--- START ---

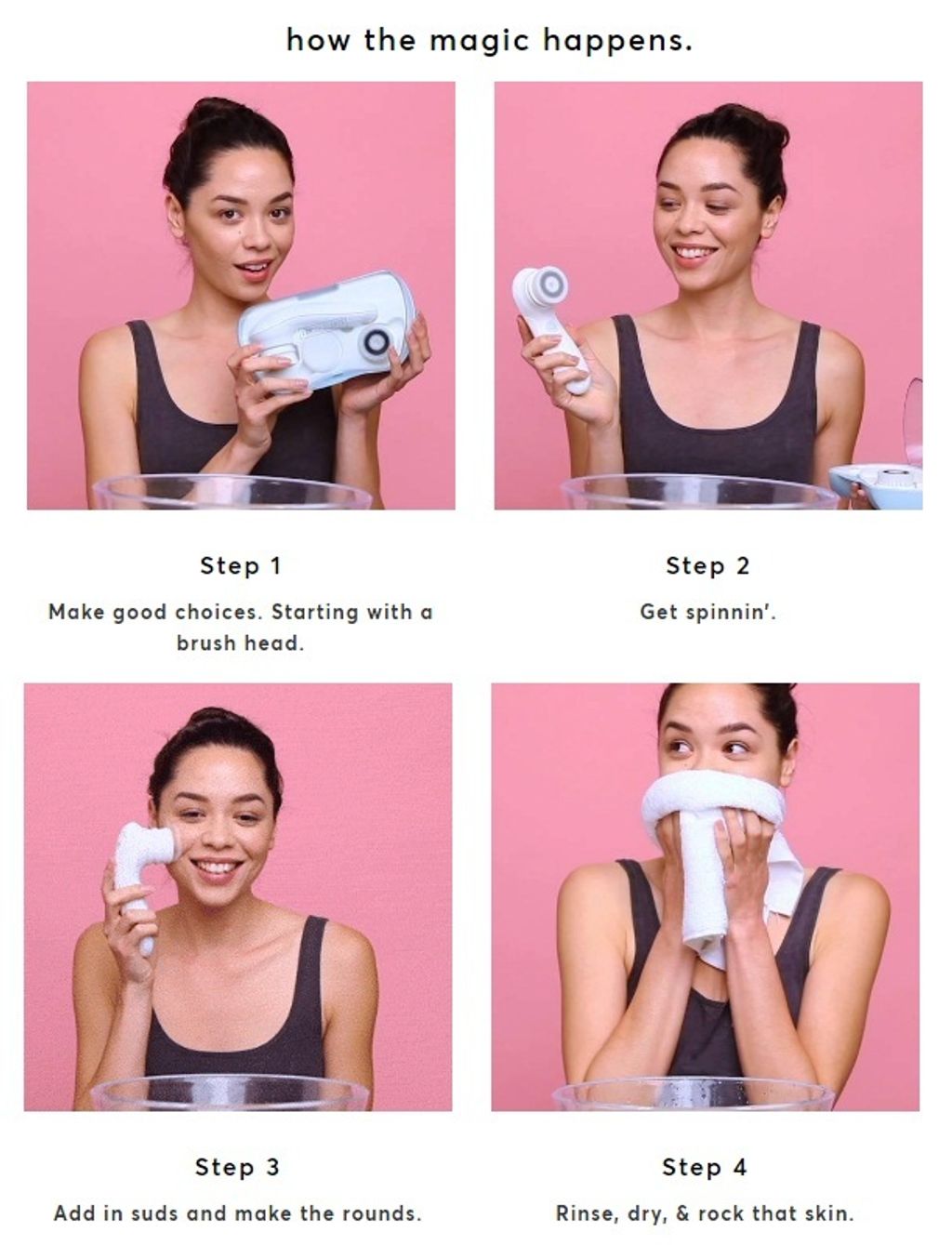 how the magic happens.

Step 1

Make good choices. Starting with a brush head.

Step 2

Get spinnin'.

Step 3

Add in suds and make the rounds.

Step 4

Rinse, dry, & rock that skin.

--- END ---
--- START ---

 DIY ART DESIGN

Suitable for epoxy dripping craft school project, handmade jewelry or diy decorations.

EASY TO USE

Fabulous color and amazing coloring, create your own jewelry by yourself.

--- END ---

- **Problem to solve**:
Starting from the line with "how the magic happens." in the records above, repeat each line exactly until you have written the line with "Rinse, dry, & rock that skin.", then stop; drop the pictures.

- **Response area**:
 how the magic happens.

Step 1

Make good choices. Starting with a brush head.

Step 2

Get spinnin'.

Step 3

Add in suds and make the rounds.

Step 4

Rinse, dry, & rock that skin.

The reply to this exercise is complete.